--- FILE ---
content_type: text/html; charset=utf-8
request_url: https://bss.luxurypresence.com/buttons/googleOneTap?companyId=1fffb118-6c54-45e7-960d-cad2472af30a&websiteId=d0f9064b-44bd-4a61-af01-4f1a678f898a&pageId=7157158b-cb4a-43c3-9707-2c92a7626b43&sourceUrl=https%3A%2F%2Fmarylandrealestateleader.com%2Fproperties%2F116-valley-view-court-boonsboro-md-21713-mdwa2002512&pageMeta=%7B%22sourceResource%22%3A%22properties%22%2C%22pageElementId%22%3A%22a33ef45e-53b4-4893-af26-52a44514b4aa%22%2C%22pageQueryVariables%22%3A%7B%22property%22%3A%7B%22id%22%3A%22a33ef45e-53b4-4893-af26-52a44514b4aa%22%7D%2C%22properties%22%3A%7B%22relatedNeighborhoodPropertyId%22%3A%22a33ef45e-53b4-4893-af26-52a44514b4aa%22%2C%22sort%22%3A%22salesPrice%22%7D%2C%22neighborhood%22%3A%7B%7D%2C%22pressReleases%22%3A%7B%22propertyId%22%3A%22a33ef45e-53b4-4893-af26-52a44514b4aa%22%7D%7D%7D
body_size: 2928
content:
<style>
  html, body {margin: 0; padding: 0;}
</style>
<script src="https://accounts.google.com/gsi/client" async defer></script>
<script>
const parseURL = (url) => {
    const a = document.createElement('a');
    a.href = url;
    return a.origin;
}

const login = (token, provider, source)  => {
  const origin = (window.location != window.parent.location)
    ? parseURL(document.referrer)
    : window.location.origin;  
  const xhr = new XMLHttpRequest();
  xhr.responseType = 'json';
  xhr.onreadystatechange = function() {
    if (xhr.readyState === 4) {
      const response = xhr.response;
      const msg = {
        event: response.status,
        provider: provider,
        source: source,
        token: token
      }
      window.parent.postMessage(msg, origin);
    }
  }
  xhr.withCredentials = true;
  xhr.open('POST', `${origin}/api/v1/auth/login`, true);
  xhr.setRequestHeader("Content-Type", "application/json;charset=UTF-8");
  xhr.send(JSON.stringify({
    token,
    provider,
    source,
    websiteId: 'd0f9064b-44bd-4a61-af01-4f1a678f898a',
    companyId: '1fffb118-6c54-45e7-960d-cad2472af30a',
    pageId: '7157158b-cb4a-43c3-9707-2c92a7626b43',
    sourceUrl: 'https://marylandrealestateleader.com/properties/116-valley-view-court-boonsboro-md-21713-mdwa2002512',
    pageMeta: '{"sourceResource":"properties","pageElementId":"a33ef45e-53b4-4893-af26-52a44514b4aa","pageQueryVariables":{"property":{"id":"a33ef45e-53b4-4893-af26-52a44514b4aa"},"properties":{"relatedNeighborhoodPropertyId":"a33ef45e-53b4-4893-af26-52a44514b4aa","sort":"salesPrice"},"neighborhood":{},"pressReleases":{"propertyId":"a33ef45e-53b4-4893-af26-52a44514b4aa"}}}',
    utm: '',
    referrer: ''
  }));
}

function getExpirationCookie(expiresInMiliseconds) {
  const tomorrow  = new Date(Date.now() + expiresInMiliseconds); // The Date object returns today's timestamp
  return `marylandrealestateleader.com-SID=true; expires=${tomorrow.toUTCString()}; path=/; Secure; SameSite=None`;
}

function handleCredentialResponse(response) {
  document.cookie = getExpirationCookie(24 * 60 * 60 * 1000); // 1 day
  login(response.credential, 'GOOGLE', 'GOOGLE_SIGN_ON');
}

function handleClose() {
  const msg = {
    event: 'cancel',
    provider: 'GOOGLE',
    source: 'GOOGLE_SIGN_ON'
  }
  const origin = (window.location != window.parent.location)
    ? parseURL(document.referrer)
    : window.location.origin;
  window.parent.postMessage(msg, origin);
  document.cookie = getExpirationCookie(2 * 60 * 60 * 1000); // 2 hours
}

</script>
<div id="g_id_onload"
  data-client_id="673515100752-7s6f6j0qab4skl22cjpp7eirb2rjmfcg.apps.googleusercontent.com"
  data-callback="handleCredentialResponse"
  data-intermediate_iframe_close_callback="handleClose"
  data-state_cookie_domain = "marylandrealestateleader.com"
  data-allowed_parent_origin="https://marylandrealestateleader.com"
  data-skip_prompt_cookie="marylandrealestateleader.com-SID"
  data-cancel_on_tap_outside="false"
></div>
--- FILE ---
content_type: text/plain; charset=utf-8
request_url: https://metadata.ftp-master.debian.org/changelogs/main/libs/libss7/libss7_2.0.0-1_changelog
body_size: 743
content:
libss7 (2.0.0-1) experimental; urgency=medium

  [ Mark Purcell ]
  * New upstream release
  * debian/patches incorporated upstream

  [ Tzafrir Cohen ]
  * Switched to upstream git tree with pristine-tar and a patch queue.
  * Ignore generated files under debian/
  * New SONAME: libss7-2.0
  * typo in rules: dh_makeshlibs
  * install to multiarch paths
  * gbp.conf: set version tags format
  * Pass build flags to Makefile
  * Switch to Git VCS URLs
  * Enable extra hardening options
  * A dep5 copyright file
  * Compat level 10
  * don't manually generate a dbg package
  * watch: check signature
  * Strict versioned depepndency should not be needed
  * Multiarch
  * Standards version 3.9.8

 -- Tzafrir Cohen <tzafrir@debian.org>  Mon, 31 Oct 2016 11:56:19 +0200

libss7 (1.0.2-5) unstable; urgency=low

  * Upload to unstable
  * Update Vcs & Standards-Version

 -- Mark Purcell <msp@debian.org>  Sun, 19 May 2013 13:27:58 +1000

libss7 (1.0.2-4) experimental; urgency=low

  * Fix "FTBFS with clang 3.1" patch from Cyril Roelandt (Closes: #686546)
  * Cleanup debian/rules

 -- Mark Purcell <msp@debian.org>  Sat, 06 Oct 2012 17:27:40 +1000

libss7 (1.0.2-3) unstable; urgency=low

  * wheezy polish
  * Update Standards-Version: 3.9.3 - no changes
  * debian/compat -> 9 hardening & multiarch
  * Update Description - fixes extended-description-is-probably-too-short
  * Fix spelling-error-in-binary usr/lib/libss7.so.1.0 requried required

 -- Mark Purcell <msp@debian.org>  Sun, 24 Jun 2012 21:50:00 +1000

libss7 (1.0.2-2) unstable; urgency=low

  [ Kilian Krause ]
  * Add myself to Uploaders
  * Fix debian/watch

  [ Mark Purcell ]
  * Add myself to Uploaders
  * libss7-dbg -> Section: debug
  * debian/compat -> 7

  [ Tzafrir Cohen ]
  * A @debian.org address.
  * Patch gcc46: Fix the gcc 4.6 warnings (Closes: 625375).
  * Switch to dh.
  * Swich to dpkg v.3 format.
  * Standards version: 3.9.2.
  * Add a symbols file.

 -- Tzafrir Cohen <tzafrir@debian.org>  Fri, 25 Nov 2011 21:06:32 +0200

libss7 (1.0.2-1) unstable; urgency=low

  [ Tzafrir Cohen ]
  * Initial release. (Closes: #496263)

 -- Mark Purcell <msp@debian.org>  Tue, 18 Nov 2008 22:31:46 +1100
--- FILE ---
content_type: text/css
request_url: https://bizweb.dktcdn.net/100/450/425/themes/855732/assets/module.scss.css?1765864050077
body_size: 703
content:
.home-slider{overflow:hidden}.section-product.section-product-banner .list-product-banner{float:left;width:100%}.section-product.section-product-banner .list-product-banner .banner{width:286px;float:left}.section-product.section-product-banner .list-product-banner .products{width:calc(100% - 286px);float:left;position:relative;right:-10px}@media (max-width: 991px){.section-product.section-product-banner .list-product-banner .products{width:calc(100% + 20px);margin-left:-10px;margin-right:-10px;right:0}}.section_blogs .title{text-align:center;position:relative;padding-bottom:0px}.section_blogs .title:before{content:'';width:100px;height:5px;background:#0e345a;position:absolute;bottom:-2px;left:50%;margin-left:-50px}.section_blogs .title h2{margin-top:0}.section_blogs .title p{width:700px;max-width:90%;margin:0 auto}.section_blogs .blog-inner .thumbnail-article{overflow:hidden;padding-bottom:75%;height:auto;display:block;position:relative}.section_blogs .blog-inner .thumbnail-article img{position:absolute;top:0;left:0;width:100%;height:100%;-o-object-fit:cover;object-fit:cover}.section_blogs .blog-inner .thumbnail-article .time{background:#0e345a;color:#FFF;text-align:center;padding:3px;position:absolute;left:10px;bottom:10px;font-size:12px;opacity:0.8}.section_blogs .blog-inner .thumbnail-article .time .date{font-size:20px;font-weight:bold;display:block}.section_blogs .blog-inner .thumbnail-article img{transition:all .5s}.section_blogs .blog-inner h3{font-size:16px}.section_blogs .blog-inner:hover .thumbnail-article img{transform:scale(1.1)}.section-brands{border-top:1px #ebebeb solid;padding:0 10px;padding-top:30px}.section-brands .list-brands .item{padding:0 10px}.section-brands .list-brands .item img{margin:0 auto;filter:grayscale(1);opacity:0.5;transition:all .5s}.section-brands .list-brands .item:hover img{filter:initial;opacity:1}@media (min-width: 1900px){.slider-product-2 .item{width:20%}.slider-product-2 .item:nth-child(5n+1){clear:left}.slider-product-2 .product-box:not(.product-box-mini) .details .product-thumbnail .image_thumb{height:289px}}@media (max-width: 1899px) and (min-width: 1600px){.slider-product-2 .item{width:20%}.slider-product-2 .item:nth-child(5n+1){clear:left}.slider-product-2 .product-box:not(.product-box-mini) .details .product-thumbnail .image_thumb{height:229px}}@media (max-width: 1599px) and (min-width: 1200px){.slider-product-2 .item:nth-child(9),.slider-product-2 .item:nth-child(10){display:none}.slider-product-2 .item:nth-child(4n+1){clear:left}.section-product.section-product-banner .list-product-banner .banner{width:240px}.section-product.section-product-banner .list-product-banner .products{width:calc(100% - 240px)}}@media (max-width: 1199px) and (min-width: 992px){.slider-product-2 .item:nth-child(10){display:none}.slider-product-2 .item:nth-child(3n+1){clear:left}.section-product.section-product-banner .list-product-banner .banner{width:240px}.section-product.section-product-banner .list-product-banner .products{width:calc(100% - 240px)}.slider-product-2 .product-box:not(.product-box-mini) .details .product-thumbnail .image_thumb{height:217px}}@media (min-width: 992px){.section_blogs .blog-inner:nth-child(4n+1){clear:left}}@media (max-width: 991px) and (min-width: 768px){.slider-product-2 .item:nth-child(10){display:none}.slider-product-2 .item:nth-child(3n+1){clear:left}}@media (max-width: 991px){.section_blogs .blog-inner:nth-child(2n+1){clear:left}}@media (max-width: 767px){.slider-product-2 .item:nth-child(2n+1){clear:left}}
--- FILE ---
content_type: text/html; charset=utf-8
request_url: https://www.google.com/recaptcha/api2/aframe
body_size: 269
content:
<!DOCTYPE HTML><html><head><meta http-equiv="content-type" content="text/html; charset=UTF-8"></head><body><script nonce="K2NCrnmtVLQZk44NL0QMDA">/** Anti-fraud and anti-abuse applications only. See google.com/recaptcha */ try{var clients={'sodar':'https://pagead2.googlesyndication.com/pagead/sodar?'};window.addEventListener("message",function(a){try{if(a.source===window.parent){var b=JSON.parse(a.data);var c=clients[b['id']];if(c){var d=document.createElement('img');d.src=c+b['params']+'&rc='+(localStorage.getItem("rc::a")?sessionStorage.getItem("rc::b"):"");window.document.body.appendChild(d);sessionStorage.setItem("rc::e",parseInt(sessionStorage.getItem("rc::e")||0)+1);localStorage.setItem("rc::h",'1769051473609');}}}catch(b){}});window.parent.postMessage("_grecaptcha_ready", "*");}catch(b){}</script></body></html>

- - -

» TASK PROMPT:
When the word "court" shows up in a line of the entries, report that line.

» WRITTEN RESPONSE:
request_url: https://bss.luxurypresence.com/buttons/googleOneTap?companyId=1fffb118-6c54-45e7-960d-cad2472af30a&websiteId=d0f9064b-44bd-4a61-af01-4f1a678f898a&pageId=7157158b-cb4a-43c3-9707-2c92a7626b43&sourceUrl=https%3A%2F%2Fmarylandrealestateleader.com%2Fproperties%2F116-valley-view-court-boonsboro-md-21713-mdwa2002512&pageMeta=%7B%22sourceResource%22%3A%22properties%22%2C%22pageElementId%22%3A%22a33ef45e-53b4-4893-af26-52a44514b4aa%22%2C%22pageQueryVariables%22%3A%7B%22property%22%3A%7B%22id%22%3A%22a33ef45e-53b4-4893-af26-52a44514b4aa%22%7D%2C%22properties%22%3A%7B%22relatedNeighborhoodPropertyId%22%3A%22a33ef45e-53b4-4893-af26-52a44514b4aa%22%2C%22sort%22%3A%22salesPrice%22%7D%2C%22neighborhood%22%3A%7B%7D%2C%22pressReleases%22%3A%7B%22propertyId%22%3A%22a33ef45e-53b4-4893-af26-52a44514b4aa%22%7D%7D%7D
    sourceUrl: 'https://marylandrealestateleader.com/properties/116-valley-view-court-boonsboro-md-21713-mdwa2002512',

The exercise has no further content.